_Your assignment_: Beginning at the line that contains "Only Begotten Kindle Edition" and finishing at the line that contains "AMOR RADIANTE Encantei-me", output the data below exactly. Include both end lines and no pictures.

_Given data_:
=== Begin Enclosure ===

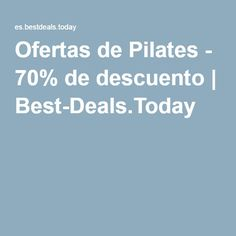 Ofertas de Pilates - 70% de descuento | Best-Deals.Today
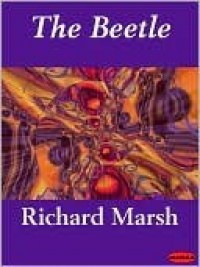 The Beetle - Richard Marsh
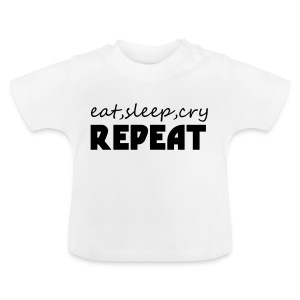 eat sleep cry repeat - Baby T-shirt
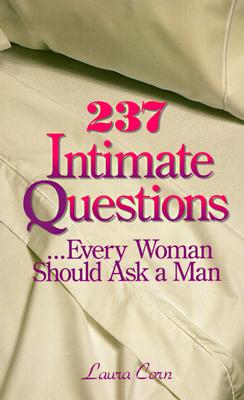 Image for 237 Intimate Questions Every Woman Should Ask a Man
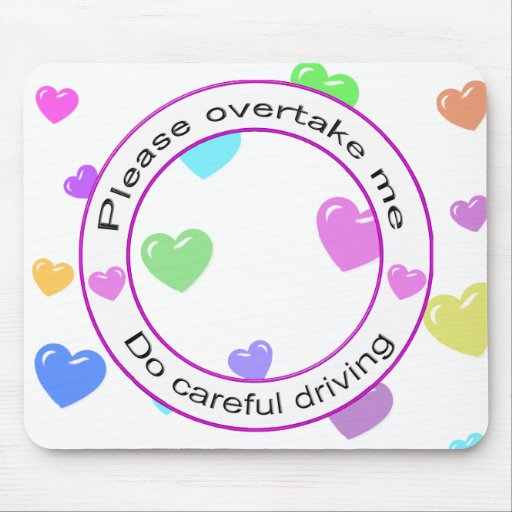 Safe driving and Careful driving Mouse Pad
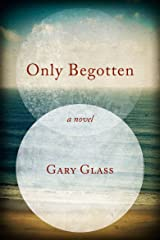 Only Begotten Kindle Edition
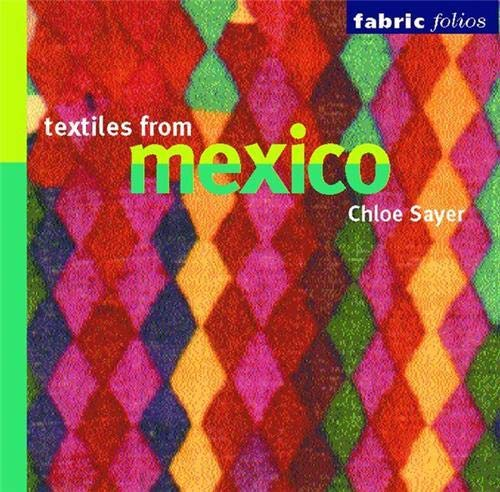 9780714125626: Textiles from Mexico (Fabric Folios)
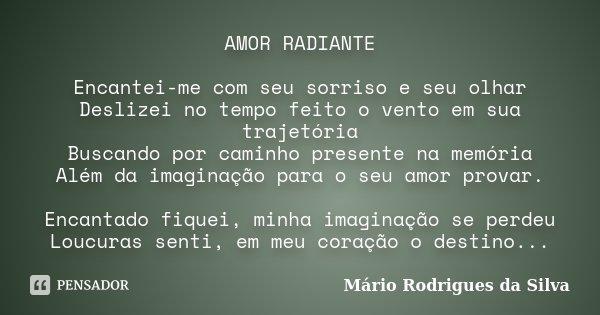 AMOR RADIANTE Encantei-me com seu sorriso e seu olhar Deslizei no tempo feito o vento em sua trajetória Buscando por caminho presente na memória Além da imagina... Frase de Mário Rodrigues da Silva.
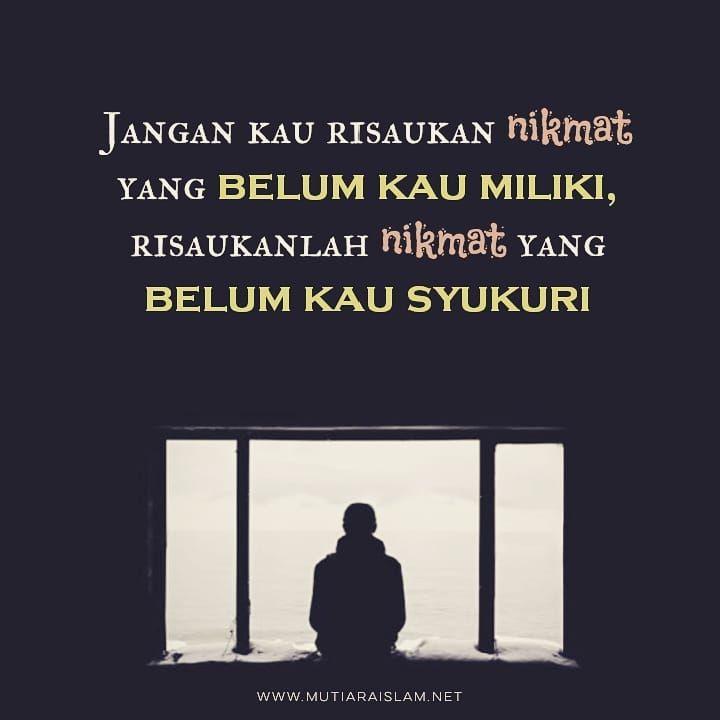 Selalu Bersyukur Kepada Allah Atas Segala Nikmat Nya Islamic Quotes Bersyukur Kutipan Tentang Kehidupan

=== End Enclosure ===

_Written solution_:
 Only Begotten Kindle Edition
 9780714125626: Textiles from Mexico (Fabric Folios)
 AMOR RADIANTE Encantei-me com seu sorriso e seu olhar Deslizei no tempo feito o vento em sua trajetória Buscando por caminho presente na memória Além da imagina... Frase de Mário Rodrigues da Silva.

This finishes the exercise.